Injecting Application Failures in Production

At Pipeline recently, Benji and I gave a talk on Testing in Production. One of the topics we talked about was the importance of failure injection in production, which I’m going to elaborate on a bit in this post.

Application failures vs Infrastructure Failures

Netflix gets a lot of interest and press from its Simian Army of “chaos monkeys” - applications that deliberately sabotage the infrastructure layer of their production systems by shutting off virtual machines, or isolating datacentres. They are making themselves more resilient by opting to deliberately fail this way, in order to learn from their production infrastructure.

While this is interesting for us, we are more concerned with how we go about injecting failures at the application level. In particular, we have specific concerns related to our knowledge domain - real-time adserving.

Real-time Ad Auctions in less than a Minute

What happens when a user loads a page with an ad-placement? A number of things:

The ad-unit, usually a small javascript tag, makes a request to an ad exchange with data about the page/user.
The ad exchange formats this data into a standards-compliant Bid Request and sends it out to a pool of bidders.
Once all the bidders have responded (or failed to hit the auction timeout), a winning bid is selected.
The ad-markup contained in the winning bid is returned to the ad-unit and is rendered out.

We conform to an open standard for real-time ad auctions which enables easy integration with third parties.

Monkeys in the Pool

The core of our business is predicated around being able to effectively run these auctions, so we added our own malfunctioning bidders to each exchange’s pool during weekly production load-tests.

Why?
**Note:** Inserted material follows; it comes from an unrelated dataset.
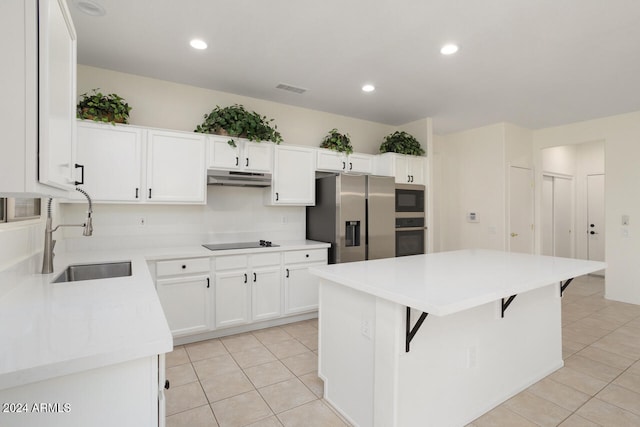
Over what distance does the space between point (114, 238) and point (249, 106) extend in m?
2.09

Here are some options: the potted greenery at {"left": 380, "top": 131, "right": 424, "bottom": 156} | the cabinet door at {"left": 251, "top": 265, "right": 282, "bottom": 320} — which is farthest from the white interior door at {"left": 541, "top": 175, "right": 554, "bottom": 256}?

Badly-behaved third party integrations or errors from our own internal bidders have the potential to break our publishers’ pages if we can’t load an ad promptly. In the spirit of learning as much as possible from our production system, we selected a few “bad cases” to provoke so we could observe the way the system reacted.
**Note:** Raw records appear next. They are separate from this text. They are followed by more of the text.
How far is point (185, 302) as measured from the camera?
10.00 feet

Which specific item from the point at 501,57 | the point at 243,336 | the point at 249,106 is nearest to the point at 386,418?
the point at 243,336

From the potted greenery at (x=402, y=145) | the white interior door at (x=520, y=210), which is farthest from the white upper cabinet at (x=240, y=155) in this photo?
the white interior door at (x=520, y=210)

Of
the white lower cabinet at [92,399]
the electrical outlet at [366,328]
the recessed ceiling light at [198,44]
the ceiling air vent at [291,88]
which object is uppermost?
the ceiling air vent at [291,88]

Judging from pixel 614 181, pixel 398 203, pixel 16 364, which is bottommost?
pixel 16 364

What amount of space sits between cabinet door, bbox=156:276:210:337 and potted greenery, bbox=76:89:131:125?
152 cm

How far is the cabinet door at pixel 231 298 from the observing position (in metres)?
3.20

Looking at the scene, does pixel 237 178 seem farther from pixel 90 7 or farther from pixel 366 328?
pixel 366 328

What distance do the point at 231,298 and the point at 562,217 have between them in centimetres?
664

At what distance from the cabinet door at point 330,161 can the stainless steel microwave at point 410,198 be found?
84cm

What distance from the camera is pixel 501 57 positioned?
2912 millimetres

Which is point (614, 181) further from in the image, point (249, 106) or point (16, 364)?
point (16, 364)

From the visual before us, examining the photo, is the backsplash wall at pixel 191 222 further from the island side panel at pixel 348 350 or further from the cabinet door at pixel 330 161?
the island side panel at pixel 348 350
Taking a leaf from Netflix’s chaos monkeys, we affectionately refer to these applications as our Monkey Bidders.

What we learned

By including a bidder that returns badly-formed data instead of spec-compliant Bid Responses we ensured that the auction continued to function effectively in the face of integrations that violated specification, but the biggest win was by forcing a timeouts.

When we added a malfunctioning bidder to deliberately timeout, which slept for 30 seconds rather than responding in the industry-standard 120ms, the load-test unconvered a bug in the HTTP client we were using. As OpenRTB is normally JSON over HTTP, the spec involved making a POST request to each bidder. However, the client we were using was not having its threads garbage-collected correctly after the auctions concluded.

Since we handle a lot of requests per second, this caused our used memory to increase rapidly and force OutOfMemory errors on our JVMs. Had we not caught this error during load-tests, a period of heavy load could have knocked out several exchanges before we were able to react.

Conclusion

We heavily recommend injecting application failures in your production environment. By staking out the most important edge cases and forcing them to happen, you can have an additional safety net knowing that your applications will at worst fail gracefully in the face of such activity.